Re: Cache write synchronization mode

2023-07-26 Thread Raymond Wilson
I kicked off a separate thread for this as requested.

On Tue, Jul 25, 2023 at 9:43 PM Pavel Tupitsyn  wrote:

> > If the primary node 'comes back' after the primary node failure would
> you expect the new value to propagate to all nodes?
>
> I don't think so, but I'm not 100% sure - could you ask about this
> specific case in a separate thread?
>
> On Tue, Jul 25, 2023 at 8:50 AM Raymond Wilson 
> wrote:
>
>> >>  However, if a primary node fails before at least 1 backup
>> node receives an update, then the update will be lost, and all nodes will
>> have the old value.
>>
>> Does this imply that it is a good idea to have the FullSync write
>> synchronization mode? If the primary node 'comes back' after the primary
>> node failure would you expect the new value to propagate to all nodes?
>>
>>
>> On Tue, Jul 25, 2023 at 5:22 PM Pavel Tupitsyn 
>> wrote:
>>
>>> > if a hard failure occurs to one of the backup servers in the
>>> replicated cache will the server that failed have an inconsistent (old)
>>> copy of that element in the replicated cache when it restarts
>>>
>>> If only a backup server fails and restarts, it will get new data from
>>> the primary node, no issue here.
>>> However, if a primary node fails before at least 1 backup node receives
>>> an update, then the update will be lost, and all nodes will have the old
>>> value.
>>>
>>> Related: CacheConfiguration.ReadFromBackup property is true by default,
>>> meaning that with PrimarySync it is possible to get old value from a backup
>>> node after an update, before backups receive new data.
>>>
>>> On Mon, Jul 24, 2023 at 11:51 PM Raymond Wilson <
>>> raymond_wil...@trimble.com> wrote:
>>>
 Hi Pavel,

 I understand the differences between the sync modes in terms of when
 the write returns. What I want to understand is if there are consistency
 risks with the PrimarySync versus FullSync modes.

THE DATA =>
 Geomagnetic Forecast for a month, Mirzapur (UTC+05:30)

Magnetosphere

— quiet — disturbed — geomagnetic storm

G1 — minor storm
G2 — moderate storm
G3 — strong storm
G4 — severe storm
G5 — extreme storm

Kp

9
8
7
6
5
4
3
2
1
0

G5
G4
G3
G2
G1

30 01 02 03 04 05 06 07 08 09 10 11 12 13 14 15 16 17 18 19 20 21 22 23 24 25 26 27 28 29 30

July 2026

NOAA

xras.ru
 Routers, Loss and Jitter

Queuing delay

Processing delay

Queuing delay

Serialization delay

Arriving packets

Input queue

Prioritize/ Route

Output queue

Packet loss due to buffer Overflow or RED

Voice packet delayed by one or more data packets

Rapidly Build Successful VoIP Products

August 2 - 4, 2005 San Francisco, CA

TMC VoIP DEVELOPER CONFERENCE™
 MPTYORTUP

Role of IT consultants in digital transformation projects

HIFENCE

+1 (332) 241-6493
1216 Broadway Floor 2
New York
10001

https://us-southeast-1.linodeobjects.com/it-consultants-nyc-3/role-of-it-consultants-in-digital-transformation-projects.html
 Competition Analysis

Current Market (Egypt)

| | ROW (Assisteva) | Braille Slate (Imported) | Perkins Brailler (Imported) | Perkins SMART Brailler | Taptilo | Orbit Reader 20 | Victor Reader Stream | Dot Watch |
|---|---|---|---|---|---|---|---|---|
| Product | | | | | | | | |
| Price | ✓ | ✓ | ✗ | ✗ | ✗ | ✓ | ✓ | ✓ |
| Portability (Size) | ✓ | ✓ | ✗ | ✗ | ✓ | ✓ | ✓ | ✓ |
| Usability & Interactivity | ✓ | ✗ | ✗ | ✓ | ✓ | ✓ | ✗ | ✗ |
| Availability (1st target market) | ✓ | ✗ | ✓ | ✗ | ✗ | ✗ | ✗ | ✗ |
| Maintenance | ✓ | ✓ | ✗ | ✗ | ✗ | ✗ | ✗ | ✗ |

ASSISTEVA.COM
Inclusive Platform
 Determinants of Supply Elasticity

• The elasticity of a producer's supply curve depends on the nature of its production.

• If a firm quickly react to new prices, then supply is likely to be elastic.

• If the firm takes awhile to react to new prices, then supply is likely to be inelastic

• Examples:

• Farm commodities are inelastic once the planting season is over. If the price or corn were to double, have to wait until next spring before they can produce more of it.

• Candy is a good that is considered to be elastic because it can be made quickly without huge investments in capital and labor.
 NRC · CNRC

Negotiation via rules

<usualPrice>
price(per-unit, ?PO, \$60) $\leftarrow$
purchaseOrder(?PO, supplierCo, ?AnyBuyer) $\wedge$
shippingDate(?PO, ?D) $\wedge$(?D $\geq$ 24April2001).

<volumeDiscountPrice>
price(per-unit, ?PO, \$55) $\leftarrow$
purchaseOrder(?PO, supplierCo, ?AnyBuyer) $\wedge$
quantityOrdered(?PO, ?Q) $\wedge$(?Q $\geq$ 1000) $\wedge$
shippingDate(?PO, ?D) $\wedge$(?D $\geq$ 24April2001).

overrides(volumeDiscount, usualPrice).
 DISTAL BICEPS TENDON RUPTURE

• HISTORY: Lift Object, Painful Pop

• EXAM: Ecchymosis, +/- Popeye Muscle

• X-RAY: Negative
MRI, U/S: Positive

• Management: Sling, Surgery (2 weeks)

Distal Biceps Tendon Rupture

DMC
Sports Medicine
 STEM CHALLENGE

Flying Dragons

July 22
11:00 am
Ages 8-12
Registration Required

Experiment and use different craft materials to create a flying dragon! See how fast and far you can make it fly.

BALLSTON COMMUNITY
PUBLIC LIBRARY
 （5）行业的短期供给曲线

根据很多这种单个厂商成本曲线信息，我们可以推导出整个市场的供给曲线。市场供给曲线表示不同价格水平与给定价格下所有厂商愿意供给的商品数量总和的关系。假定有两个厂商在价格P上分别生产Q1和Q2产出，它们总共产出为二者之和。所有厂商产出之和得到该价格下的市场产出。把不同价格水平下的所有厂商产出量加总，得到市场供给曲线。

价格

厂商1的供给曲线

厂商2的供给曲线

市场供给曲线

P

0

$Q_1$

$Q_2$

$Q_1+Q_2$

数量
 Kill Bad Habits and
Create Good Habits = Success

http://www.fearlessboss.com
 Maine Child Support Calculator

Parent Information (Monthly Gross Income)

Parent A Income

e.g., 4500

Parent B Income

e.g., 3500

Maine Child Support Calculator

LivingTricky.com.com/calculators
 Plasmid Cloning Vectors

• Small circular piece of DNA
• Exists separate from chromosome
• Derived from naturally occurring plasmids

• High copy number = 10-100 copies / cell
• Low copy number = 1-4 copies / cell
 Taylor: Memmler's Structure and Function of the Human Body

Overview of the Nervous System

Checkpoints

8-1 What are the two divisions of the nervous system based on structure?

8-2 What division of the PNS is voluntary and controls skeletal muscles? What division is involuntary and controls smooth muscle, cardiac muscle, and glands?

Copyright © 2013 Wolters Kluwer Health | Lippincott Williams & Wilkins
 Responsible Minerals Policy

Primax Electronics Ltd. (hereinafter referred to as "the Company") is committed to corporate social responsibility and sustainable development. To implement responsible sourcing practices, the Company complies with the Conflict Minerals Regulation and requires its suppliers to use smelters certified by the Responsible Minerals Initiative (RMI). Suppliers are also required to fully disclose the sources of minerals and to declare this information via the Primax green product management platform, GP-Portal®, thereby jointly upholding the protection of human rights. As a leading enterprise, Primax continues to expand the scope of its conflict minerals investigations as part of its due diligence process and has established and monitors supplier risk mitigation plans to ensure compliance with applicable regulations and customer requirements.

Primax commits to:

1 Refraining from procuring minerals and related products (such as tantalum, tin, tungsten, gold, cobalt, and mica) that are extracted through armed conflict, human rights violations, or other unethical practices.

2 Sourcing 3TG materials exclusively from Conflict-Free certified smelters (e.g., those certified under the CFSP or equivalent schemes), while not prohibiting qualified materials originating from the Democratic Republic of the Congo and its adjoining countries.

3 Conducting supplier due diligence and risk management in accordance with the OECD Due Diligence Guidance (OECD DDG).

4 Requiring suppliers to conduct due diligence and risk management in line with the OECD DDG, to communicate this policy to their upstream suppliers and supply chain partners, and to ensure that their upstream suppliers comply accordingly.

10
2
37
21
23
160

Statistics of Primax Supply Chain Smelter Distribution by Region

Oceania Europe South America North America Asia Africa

TASK OBJECTIVE =>
Can you restate the cache write synchronization text, starting with "2023-07-26 Thread Raymond" and going on through "a separate thread?", changing "separate thread" to "new thread" in it?

OUTPUT OF THE TASK =>
2023-07-26 Thread Raymond Wilson
I kicked off a new thread for this as requested.

On Tue, Jul 25, 2023 at 9:43 PM Pavel Tupitsyn  wrote:

> > If the primary node 'comes back' after the primary node failure would
> you expect the new value to propagate to all nodes?
>
> I don't think so, but I'm not 100% sure - could you ask about this
> specific case in a new thread?